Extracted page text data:
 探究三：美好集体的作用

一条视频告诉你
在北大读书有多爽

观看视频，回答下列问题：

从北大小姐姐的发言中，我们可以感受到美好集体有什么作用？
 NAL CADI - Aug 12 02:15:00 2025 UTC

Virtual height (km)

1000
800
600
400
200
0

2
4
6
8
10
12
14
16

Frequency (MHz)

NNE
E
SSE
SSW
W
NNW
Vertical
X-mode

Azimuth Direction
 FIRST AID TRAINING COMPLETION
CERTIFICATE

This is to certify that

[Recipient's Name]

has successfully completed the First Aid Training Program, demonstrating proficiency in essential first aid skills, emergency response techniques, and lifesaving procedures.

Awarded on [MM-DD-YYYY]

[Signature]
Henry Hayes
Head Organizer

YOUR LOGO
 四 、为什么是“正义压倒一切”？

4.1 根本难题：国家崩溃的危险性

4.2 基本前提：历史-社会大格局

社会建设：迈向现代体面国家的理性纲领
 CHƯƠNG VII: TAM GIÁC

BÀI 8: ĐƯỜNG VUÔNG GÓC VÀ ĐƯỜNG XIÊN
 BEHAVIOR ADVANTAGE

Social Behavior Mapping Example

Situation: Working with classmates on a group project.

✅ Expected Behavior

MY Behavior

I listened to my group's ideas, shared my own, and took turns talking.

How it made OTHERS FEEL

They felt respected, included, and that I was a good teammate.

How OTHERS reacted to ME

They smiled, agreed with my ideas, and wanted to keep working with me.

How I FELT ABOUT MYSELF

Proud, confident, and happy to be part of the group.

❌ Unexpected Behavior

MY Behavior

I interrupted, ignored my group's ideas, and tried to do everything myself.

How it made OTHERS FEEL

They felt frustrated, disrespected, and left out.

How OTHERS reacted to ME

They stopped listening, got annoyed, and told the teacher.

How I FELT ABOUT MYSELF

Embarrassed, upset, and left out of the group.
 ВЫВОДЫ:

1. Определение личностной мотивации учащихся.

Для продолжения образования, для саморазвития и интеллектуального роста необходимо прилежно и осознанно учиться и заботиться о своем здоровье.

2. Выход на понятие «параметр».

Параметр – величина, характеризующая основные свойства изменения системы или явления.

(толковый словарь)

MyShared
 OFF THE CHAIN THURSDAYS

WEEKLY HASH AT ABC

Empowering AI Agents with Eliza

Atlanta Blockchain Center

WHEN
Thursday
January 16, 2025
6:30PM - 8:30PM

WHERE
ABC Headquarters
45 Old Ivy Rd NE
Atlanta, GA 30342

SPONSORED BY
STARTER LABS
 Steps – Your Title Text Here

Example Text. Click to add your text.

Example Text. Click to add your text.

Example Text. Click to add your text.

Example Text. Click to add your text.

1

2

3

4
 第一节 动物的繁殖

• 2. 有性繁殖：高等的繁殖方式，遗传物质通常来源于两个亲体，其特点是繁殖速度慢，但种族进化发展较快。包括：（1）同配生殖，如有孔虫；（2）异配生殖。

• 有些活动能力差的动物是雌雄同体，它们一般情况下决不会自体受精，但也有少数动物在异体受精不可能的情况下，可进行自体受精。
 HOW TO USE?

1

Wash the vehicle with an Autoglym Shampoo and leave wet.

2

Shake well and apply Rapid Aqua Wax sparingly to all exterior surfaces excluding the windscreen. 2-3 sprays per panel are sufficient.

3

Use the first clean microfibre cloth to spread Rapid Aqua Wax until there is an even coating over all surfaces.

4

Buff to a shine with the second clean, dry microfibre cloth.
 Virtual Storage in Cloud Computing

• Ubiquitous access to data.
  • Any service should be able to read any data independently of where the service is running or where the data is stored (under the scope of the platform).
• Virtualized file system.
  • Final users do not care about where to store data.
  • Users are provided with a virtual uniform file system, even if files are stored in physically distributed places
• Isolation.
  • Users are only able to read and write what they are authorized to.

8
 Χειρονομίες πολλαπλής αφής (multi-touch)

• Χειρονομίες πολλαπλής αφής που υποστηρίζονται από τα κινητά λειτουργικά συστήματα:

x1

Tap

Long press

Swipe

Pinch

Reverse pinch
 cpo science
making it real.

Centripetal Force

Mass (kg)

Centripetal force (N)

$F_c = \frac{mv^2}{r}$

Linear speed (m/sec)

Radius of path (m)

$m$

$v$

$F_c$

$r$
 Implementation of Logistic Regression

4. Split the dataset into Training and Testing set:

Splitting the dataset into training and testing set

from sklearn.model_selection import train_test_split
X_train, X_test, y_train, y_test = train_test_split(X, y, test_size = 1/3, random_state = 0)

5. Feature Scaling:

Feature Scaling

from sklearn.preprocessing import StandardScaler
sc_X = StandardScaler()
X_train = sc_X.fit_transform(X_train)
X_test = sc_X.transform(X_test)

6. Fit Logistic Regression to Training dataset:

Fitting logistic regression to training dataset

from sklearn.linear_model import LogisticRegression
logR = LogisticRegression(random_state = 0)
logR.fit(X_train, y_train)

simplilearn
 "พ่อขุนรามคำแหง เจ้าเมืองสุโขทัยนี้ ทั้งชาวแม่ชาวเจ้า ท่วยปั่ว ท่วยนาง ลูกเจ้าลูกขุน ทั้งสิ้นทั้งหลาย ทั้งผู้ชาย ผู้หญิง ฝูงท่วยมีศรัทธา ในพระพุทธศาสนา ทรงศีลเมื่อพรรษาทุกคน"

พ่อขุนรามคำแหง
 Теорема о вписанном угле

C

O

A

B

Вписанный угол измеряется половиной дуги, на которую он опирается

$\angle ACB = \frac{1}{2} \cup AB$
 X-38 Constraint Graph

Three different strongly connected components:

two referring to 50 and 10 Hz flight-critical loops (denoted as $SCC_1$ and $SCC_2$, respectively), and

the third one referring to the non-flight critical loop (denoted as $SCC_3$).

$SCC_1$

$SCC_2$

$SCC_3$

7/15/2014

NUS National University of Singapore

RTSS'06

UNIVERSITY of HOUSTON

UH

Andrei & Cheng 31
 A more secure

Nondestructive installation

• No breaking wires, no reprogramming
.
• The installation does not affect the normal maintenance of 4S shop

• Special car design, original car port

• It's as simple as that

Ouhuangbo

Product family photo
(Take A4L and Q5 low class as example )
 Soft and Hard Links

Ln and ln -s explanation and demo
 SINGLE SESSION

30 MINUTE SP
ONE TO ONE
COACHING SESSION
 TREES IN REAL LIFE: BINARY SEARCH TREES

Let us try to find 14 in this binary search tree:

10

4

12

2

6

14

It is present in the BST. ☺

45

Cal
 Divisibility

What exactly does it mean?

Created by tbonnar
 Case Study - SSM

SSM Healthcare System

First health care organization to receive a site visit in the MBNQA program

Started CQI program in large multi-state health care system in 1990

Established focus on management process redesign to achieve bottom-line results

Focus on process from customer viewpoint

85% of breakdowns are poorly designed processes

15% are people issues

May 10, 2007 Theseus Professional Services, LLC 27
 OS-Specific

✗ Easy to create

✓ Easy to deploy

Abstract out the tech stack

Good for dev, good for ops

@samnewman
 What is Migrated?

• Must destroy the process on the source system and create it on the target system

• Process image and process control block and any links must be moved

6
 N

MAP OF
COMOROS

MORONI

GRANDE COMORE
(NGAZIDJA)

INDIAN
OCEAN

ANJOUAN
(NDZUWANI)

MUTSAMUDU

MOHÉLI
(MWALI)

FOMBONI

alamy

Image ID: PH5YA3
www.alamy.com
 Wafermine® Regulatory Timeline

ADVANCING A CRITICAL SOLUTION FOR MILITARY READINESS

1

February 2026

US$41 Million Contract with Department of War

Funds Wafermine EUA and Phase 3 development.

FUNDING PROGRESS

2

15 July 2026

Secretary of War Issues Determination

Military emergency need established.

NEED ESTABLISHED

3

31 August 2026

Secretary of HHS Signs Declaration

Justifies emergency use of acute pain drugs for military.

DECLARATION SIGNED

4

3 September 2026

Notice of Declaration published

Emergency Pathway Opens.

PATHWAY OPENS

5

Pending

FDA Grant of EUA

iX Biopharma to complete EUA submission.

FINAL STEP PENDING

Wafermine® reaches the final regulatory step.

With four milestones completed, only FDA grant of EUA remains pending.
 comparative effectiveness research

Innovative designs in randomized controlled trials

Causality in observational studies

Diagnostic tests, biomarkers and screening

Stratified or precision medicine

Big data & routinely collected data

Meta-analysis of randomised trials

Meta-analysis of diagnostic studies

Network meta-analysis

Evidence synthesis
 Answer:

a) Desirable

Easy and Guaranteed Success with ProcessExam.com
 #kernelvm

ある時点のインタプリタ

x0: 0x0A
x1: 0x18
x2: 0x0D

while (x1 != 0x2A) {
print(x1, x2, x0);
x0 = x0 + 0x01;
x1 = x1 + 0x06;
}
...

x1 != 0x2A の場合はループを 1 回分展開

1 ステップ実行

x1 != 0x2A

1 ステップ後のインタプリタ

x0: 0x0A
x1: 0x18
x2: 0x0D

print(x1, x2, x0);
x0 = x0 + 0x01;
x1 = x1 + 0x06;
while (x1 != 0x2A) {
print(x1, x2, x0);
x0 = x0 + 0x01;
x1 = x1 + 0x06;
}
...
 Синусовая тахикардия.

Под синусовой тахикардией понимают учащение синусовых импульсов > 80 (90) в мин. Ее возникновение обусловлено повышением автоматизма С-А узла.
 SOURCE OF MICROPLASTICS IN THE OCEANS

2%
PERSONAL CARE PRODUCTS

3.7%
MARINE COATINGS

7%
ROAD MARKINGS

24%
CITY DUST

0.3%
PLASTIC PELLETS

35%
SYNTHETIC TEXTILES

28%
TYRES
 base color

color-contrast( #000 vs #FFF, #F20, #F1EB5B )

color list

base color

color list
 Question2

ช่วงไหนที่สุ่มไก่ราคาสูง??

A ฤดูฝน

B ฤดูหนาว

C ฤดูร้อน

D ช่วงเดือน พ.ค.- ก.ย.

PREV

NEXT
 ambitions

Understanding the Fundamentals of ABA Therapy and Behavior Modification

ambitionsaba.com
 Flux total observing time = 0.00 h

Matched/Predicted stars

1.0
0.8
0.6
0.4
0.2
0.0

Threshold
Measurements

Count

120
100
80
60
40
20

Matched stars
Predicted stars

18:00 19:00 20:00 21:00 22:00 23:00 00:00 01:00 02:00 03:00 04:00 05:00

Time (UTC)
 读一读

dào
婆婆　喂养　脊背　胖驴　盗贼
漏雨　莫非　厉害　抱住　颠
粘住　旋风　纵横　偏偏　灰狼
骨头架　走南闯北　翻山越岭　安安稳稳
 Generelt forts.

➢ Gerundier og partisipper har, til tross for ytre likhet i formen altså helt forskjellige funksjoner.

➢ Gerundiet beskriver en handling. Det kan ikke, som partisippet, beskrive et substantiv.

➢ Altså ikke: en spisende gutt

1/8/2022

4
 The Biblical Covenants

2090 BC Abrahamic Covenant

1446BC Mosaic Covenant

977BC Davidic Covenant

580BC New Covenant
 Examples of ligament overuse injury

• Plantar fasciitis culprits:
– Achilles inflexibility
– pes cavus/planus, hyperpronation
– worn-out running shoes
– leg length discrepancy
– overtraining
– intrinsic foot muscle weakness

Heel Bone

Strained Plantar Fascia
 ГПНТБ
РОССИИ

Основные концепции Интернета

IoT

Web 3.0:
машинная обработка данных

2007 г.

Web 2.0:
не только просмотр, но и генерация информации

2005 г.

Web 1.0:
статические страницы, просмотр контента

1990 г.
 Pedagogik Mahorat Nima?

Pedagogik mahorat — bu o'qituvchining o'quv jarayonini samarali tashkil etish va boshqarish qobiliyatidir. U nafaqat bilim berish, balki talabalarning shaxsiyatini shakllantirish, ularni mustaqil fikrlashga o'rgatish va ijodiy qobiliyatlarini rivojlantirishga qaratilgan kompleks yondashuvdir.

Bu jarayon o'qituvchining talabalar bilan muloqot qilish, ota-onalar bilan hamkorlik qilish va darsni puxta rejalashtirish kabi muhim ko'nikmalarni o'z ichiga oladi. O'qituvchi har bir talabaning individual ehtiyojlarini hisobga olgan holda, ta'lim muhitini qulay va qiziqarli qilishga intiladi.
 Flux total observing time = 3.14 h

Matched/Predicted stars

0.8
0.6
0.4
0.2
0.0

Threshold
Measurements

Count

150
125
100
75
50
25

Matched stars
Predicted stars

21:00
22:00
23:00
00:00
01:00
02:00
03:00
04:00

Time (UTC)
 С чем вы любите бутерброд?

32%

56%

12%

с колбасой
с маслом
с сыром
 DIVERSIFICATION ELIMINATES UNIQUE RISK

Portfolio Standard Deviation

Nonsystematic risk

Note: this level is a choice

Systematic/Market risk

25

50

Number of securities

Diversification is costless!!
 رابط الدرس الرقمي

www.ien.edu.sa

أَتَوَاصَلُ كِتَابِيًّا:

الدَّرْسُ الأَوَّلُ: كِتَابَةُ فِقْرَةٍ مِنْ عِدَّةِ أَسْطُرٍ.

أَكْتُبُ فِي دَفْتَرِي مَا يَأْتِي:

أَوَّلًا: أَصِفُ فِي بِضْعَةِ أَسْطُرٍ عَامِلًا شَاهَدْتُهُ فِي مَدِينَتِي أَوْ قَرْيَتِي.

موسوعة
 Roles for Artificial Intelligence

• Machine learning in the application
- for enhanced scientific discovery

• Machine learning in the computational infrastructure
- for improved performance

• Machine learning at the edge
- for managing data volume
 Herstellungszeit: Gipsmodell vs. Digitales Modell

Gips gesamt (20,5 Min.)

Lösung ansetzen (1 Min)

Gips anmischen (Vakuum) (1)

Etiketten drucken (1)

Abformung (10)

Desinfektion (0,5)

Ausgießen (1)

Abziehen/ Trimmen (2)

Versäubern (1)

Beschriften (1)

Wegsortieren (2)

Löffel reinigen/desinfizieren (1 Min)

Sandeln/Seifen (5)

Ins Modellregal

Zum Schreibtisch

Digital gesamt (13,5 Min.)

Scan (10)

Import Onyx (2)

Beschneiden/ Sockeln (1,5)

• Exercise details: The required answer is the run of lines above, starting at the line with "Use the first" and ending at the line with "access to data.", reproduced exactly with both ends.

• Solution:
Use the first clean microfibre cloth to spread Rapid Aqua Wax until there is an even coating over all surfaces.

4

Buff to a shine with the second clean, dry microfibre cloth.
 Virtual Storage in Cloud Computing

• Ubiquitous access to data.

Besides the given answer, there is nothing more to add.